Mean ± S.D. (SD = Standard Deviation).

show the outcomes of the hematological analysis and other toxicity indicators.

Table 6. Biochemical analysis.

Analysis	Group I (Control)	Group II (Treated)
ALT (IU/L)	82 ± 0.1	85 ± 0.01
AST (IU/L)	45 ± 0.04	48 ± 0.02
Urea (mmol/L)	26 ± 0.02	36 ± 0.10
Creatinine (dg/dL)	1.09 ± 0.24	1.00 ± 0.01
BUN (mg/dL)	12 ± 0.01	17 ± 0.05
Cholesterol (mg/dL)	37.70 ± 0.25	37.95 ± 0.06
Triglycerides (mg/dL)	112.10 ± 0.14	129.34 ± 0.10
LDL (mg/dL)	12 ± 0.50	11.17 ± 0.11
VLDL (mg/dL)	22 ± 0.07	23 ± 0.34
Cholesterol /HDL	2.1 ± 0.26	2.4 ± 0.20

Mean ± S.D. (SD = Standard Deviation).

displays the results of hepatic and liver function tests, which revealed that the Na-Alg/CP-poly(MAA) hydrogels were well tolerated and did not cause any functional abnormalities.

On the 14th day after dosing, the animals from both groups were sacrificed, and their vital organs were removed to investigate any histo-pathological signs related to the treatment. The organs, such as the brain, liver, spleen, kidney, lungs, heart, and intestine, were preserved in formalin 10% solution and then examined microscopically for histopathology after being stained with H and E dyes. The gross morphology of the vital organs of the control and treated group is shown in Figure 11.

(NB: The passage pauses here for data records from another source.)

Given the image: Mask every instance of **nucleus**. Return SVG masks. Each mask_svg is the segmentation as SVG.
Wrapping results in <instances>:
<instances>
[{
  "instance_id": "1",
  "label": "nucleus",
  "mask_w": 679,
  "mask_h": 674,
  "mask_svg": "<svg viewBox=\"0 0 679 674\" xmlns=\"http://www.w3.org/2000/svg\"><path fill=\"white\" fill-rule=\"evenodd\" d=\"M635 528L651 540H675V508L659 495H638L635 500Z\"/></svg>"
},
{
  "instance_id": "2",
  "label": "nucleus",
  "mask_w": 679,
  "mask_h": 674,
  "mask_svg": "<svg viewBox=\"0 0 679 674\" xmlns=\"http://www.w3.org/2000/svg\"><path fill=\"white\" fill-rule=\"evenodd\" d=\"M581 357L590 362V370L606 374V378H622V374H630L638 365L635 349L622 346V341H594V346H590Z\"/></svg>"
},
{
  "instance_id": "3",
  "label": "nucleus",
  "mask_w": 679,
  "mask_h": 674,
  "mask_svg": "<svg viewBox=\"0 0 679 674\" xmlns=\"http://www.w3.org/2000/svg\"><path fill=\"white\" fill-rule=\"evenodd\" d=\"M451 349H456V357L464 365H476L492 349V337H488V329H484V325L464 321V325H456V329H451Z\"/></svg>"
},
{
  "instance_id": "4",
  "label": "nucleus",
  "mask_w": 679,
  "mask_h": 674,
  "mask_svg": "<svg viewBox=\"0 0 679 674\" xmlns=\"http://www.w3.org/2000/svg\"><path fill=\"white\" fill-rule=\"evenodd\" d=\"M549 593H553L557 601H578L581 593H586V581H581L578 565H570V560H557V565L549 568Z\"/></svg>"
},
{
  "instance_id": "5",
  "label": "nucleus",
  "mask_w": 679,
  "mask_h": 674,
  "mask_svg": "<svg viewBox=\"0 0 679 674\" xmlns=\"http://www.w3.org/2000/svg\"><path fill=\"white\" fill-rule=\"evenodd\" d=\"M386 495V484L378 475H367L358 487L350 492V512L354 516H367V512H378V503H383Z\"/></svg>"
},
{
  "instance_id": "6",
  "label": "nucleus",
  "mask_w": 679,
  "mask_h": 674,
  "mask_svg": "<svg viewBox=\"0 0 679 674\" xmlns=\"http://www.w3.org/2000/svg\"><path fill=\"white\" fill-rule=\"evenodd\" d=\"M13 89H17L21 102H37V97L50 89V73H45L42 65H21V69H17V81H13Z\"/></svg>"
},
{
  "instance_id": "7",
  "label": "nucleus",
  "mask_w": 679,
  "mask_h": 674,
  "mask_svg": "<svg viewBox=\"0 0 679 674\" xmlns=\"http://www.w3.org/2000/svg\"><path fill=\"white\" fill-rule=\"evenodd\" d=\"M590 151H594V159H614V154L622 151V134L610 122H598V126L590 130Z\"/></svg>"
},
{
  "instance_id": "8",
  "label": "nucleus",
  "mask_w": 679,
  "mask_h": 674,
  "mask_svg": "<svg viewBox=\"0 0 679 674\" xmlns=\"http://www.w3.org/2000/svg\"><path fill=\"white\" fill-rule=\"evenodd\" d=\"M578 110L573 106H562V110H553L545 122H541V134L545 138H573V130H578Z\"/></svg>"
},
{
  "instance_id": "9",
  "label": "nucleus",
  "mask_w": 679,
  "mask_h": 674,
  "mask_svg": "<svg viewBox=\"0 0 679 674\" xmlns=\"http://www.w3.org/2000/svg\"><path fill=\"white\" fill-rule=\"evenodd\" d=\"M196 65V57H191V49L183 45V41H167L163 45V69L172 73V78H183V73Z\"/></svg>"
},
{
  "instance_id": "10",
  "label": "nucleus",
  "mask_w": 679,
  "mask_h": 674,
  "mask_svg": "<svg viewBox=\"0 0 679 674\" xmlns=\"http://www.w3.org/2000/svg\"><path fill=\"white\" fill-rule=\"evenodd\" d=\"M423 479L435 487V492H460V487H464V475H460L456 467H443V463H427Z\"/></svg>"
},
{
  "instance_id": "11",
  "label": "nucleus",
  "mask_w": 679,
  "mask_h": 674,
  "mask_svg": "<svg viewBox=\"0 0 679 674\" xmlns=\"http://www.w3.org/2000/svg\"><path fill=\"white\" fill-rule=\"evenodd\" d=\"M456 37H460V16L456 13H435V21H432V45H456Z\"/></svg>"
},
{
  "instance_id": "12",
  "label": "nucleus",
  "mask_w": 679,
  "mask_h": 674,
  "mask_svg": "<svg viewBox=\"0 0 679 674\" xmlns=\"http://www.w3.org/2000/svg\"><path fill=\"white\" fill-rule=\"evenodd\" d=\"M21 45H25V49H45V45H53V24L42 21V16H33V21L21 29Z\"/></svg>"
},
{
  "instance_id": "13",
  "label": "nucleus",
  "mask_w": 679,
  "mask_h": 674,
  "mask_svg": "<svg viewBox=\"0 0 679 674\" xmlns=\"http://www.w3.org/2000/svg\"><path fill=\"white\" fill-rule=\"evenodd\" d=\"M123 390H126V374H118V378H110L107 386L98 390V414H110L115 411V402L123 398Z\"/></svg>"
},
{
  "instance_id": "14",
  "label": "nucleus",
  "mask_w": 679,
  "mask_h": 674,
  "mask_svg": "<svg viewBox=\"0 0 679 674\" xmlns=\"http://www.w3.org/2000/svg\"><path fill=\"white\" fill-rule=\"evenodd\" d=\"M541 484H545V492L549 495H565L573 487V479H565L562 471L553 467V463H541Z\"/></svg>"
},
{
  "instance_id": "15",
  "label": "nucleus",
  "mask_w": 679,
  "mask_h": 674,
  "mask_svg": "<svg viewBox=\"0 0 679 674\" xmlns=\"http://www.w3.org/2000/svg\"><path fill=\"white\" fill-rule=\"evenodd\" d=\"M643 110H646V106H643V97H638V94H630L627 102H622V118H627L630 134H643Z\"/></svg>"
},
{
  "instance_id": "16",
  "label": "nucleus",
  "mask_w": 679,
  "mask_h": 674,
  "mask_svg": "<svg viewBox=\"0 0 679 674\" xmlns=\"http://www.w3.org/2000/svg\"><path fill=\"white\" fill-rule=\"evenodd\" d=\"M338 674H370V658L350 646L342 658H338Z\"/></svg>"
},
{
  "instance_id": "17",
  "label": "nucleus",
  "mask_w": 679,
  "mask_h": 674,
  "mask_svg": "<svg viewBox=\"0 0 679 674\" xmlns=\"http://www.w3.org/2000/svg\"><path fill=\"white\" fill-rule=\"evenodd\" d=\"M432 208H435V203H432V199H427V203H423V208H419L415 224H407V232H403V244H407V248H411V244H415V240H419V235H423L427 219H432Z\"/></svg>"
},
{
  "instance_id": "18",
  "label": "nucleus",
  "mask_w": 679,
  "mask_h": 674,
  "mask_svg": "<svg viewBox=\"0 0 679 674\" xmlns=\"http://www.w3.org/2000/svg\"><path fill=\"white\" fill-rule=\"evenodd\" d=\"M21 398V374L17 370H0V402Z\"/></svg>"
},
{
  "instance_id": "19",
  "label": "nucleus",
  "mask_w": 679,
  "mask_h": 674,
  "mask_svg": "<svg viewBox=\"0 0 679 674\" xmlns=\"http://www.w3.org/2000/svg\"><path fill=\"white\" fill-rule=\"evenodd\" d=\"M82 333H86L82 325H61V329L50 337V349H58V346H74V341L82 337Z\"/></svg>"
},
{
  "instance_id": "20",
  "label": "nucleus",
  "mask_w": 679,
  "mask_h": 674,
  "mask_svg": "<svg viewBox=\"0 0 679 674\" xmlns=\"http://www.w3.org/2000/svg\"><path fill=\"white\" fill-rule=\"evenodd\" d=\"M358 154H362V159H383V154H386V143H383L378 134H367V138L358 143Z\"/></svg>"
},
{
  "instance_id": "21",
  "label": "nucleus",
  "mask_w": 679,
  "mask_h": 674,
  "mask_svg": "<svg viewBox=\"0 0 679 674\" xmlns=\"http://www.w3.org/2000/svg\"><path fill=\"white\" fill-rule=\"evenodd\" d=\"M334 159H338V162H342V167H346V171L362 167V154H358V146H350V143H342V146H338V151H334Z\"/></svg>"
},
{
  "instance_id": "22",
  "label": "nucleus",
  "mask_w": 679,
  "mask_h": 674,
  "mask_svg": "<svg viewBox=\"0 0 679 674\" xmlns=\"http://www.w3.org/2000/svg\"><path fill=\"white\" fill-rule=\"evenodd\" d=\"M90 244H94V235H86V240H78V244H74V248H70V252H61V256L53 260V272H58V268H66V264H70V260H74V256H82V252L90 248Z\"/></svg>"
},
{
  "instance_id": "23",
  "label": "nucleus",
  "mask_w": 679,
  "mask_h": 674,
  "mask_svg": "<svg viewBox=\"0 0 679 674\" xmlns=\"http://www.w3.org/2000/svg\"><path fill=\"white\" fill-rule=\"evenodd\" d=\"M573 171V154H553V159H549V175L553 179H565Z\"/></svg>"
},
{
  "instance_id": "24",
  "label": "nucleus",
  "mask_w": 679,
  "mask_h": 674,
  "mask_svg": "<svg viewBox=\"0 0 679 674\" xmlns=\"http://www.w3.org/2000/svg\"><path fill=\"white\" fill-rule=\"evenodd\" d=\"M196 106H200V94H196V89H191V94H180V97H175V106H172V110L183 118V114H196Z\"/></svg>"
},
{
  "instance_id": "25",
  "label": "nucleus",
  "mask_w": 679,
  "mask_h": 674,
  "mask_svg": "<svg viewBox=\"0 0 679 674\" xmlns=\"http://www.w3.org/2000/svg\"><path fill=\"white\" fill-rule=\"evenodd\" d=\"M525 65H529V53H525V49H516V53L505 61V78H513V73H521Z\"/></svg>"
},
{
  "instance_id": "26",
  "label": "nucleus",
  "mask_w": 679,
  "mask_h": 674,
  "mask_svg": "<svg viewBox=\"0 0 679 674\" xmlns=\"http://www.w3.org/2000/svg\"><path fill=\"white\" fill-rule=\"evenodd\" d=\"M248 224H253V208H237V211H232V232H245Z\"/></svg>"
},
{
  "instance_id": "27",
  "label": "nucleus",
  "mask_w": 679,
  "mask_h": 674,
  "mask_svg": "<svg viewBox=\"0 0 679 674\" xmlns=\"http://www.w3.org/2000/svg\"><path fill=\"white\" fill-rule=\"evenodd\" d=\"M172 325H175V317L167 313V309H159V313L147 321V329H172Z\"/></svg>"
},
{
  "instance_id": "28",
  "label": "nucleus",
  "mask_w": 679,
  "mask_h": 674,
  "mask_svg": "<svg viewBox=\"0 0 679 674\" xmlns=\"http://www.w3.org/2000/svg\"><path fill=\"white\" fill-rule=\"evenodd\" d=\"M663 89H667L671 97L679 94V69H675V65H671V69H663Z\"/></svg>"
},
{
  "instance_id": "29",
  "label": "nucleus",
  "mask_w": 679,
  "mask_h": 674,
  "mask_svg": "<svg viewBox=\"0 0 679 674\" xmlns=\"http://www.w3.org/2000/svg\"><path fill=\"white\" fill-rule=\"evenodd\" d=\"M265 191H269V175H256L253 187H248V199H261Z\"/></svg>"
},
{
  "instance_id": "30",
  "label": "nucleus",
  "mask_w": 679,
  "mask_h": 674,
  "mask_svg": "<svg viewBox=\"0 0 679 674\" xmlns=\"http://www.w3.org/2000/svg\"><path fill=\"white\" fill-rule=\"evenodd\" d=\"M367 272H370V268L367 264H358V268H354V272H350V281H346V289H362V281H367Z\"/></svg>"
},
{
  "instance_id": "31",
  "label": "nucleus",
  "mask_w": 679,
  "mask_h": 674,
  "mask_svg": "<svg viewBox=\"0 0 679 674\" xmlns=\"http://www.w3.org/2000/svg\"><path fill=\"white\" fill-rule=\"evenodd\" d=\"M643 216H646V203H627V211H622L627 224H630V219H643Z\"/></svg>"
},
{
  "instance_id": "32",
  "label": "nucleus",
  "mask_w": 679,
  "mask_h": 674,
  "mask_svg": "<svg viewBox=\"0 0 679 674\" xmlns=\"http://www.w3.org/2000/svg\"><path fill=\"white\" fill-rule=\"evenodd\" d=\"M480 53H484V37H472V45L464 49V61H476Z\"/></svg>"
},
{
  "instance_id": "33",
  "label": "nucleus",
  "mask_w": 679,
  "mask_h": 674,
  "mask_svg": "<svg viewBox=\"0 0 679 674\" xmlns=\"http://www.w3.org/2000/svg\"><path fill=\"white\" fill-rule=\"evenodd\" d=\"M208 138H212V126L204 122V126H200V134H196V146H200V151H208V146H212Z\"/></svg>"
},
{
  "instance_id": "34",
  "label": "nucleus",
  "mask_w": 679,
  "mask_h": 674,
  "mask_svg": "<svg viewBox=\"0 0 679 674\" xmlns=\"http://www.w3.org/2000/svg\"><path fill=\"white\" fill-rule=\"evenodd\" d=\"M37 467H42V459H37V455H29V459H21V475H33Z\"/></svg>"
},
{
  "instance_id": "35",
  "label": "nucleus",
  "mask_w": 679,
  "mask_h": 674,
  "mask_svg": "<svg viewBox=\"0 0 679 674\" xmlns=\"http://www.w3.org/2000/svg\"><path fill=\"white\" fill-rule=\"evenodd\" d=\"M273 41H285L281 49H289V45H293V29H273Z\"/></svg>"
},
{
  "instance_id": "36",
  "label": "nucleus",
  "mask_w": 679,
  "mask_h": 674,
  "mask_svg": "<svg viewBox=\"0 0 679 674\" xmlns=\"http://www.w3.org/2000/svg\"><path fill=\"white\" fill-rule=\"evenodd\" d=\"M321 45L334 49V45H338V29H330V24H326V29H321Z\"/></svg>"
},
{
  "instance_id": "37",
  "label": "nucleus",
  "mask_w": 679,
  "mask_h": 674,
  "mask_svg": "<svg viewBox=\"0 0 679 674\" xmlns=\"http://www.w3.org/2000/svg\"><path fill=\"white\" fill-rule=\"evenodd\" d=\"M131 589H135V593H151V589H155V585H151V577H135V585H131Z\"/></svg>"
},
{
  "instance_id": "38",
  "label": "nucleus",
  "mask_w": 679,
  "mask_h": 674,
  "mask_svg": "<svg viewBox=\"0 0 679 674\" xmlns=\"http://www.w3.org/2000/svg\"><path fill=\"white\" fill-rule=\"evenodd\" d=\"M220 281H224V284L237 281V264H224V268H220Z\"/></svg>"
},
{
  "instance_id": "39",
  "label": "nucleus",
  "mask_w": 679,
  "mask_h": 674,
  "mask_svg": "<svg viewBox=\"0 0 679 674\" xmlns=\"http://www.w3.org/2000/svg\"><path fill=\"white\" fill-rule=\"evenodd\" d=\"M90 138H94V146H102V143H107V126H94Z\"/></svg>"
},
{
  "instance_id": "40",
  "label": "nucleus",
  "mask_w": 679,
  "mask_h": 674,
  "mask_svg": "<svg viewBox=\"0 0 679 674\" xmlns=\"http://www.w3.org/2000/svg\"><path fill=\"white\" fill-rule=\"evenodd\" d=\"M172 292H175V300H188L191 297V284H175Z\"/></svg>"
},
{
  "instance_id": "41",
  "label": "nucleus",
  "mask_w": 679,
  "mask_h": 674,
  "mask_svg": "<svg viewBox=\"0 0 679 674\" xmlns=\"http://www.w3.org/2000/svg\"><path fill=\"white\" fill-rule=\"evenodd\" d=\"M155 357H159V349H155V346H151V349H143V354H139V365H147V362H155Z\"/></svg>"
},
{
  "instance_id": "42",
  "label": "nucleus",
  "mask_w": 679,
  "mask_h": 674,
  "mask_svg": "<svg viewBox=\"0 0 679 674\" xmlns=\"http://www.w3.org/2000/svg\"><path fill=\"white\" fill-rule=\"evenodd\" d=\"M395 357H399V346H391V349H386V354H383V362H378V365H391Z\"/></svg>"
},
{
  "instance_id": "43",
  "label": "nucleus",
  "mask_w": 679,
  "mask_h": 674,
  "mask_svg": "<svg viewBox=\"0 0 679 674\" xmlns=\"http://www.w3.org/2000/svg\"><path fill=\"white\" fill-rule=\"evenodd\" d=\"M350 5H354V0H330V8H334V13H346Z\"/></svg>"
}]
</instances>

The brain showed the presence of excessive glial cells with minimal shrinkage of the neurons. Overall, no signs of damage were seen in the axonal neurons. The heart tissue histology suggested no localized hypoxia, damage, or cardiomegaly. Only a few cells showed signs of morphological artifacts in some areas. The lung tissues in the microscope showed signs of hemorrhage visualized in the spleen tissue with normal alveolar wall thickness. There was no sign of alveolar edema. The kidney tissue appeared normal with a normal glomerulus and bowman capsule. The shape and appearance of the spleen were fine on the whole, with healthy-looking red and white pulp zones. Splenomegaly was not seen. Slight hepatocyte ballooning, indicative of liver fibrosis, is seen in Figure 13 (T).

4. Conclusions

Hydrogels based on Na-Alg/CP-934P-co-poly(MAA) were developed using a free radical polymerization approach, revealing themselves as a smart and environmentally sensitive network enabling pH-driven regulated distribution of DF to the colon. Adding Na-Alg and Carbopol-934P increased the material’s biodegradability, Mucoadhesion, and mechanical strength. The manufactured network’s increased toughness makes it an excellent choice for withstanding the contractile forces of GIT.